:: Exercise material

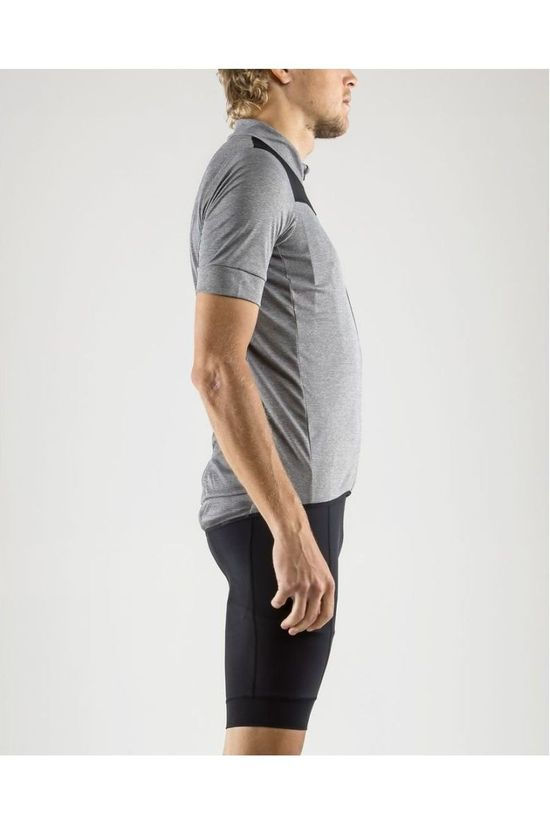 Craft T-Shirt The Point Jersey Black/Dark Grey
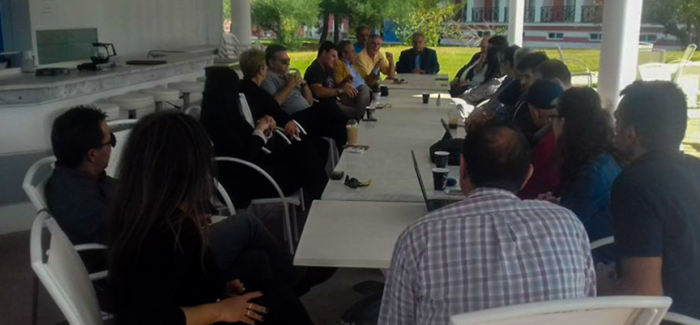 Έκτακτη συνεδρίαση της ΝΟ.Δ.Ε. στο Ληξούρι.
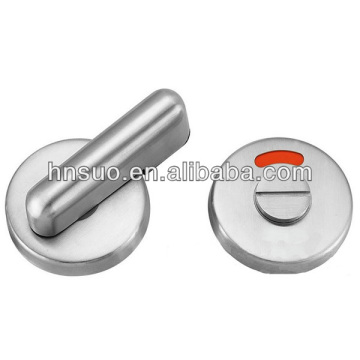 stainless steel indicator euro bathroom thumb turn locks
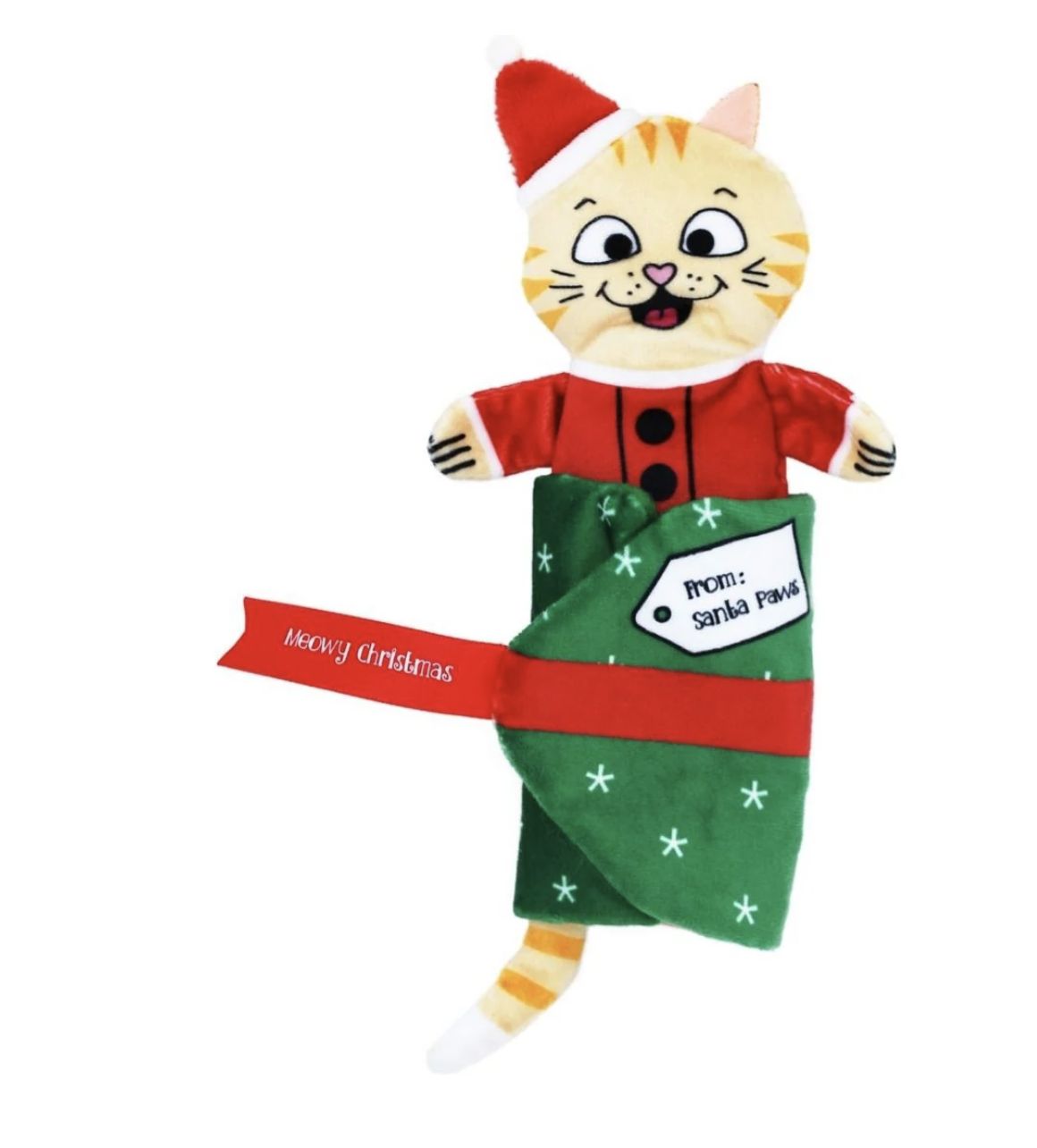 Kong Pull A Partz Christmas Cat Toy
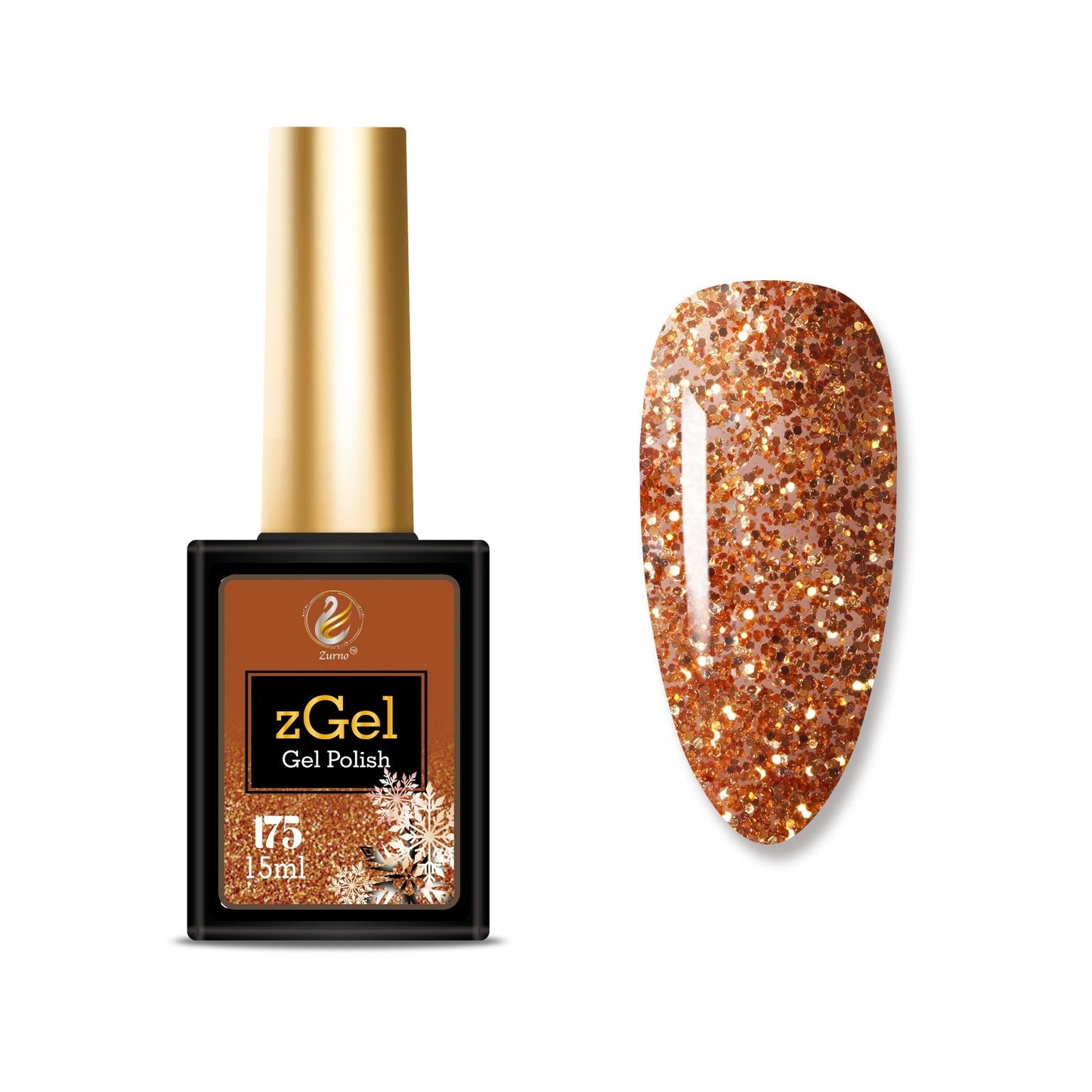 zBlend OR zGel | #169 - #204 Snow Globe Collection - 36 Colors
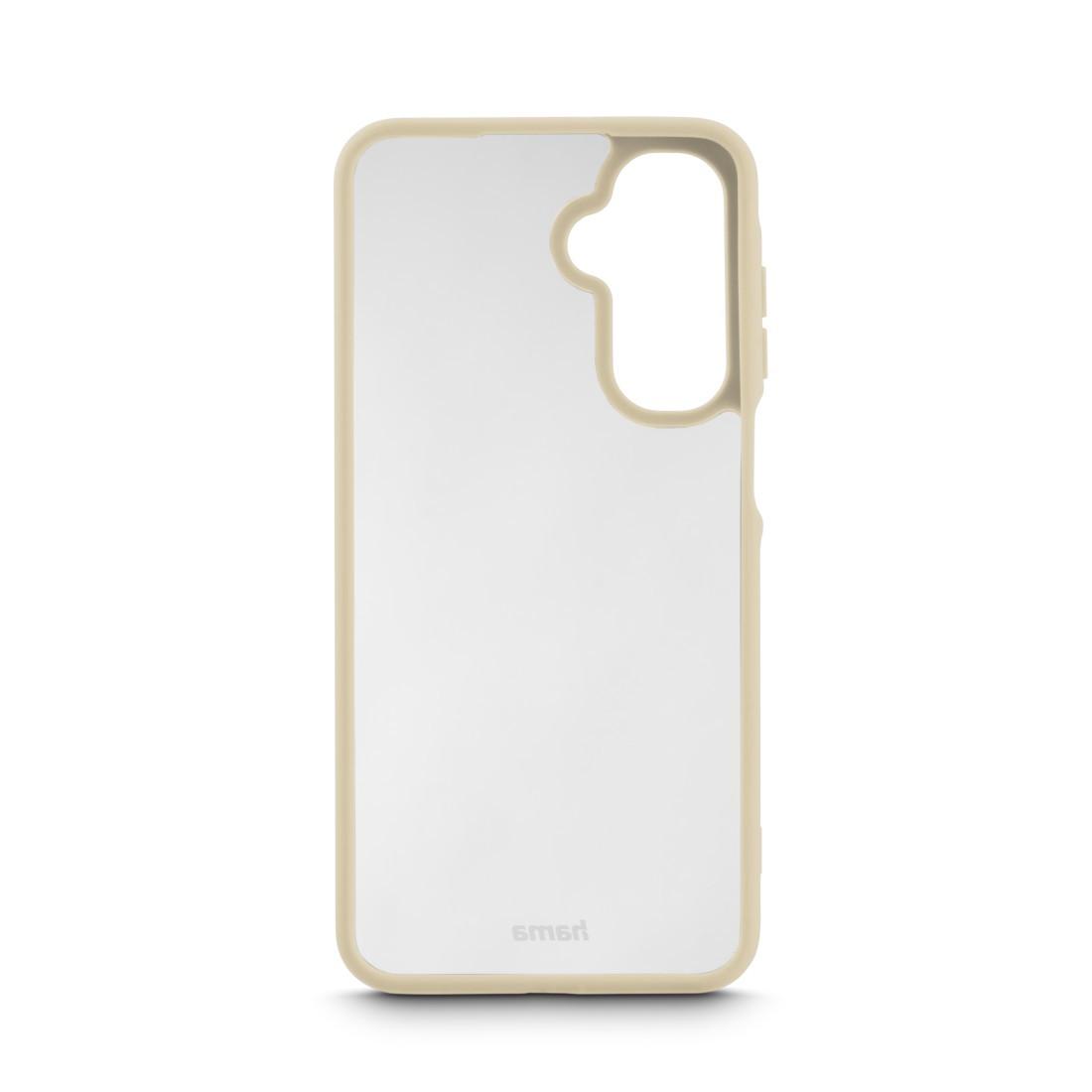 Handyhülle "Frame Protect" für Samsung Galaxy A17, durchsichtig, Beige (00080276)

::::
:: Exercise material

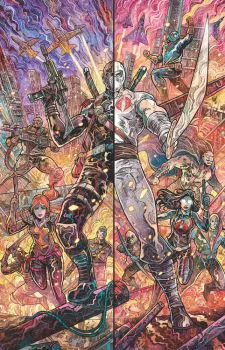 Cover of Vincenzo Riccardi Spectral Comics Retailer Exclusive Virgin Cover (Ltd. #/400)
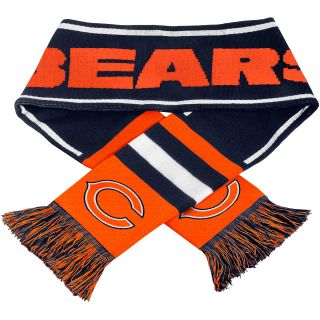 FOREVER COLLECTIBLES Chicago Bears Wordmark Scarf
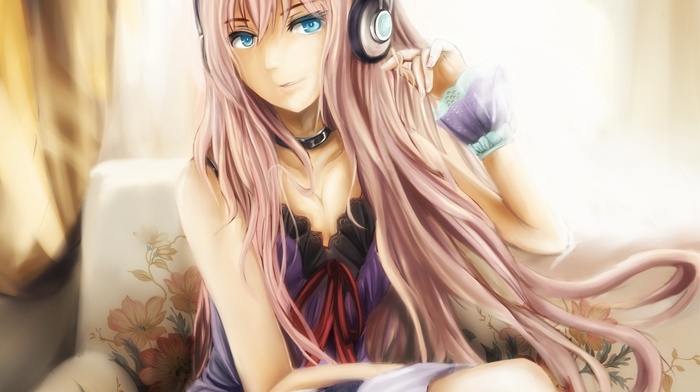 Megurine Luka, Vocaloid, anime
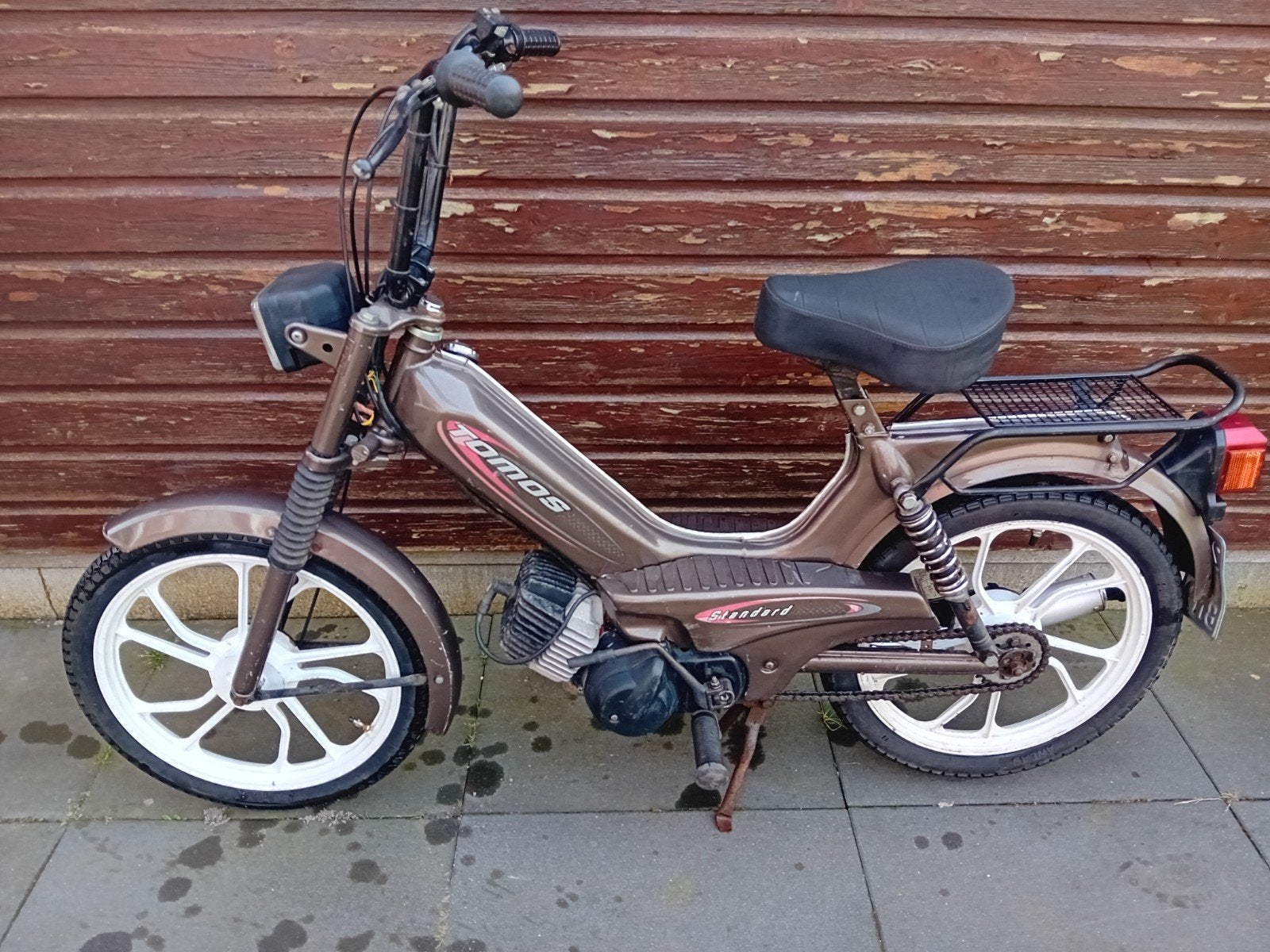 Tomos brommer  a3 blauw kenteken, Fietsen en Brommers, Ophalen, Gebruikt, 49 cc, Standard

::::
:: Exercise material

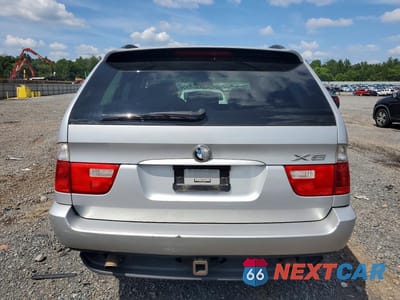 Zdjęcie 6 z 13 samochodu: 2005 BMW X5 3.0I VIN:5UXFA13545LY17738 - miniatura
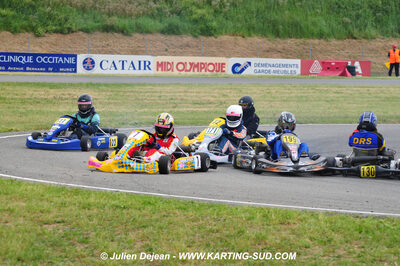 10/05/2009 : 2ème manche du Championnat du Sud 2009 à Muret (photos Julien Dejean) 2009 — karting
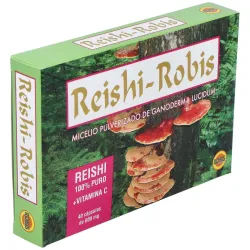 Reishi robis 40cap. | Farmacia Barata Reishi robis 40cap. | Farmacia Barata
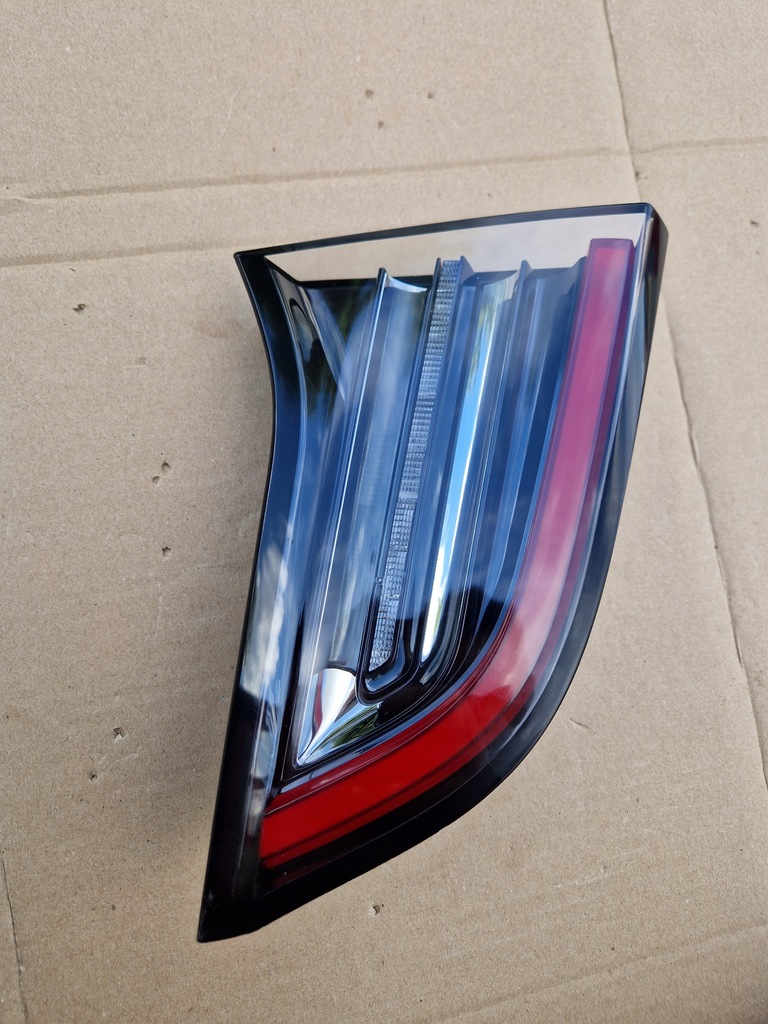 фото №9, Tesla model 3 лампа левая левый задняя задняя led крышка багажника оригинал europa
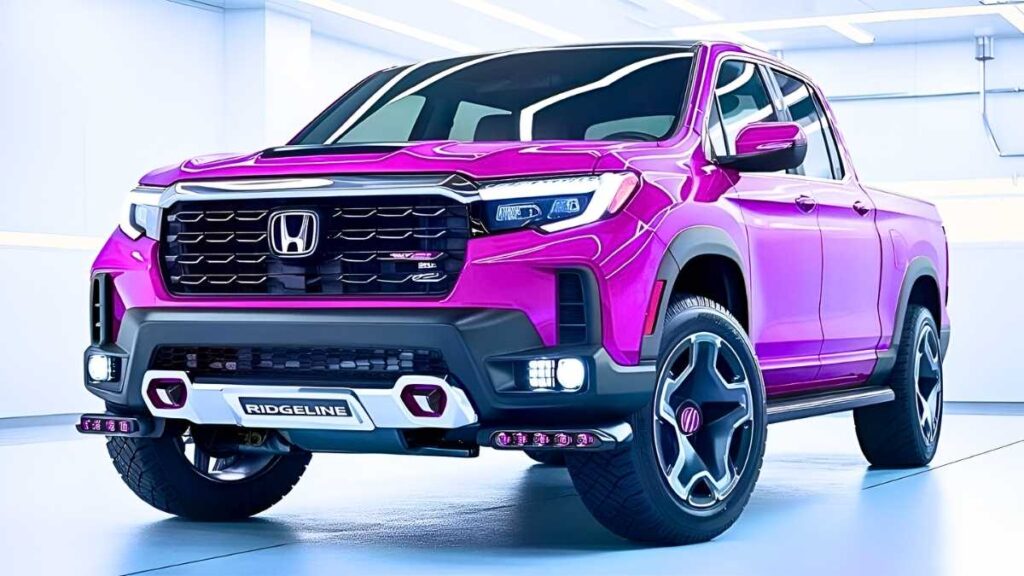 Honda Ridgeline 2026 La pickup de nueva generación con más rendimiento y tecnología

::::

I'd like the lines above repeated exactly, from the one that contains "Reishi robis 40cap. | Farmacia Barata Reishi" through the one that contains "Honda Ridgeline 2026", with no pictures.

Exercise answer:
 Reishi robis 40cap. | Farmacia Barata Reishi robis 40cap. | Farmacia Barata
 фото №9, Tesla model 3 лампа левая левый задняя задняя led крышка багажника оригинал europa
 Honda Ridgeline 2026 La pickup de nueva generación con más rendimiento y tecnología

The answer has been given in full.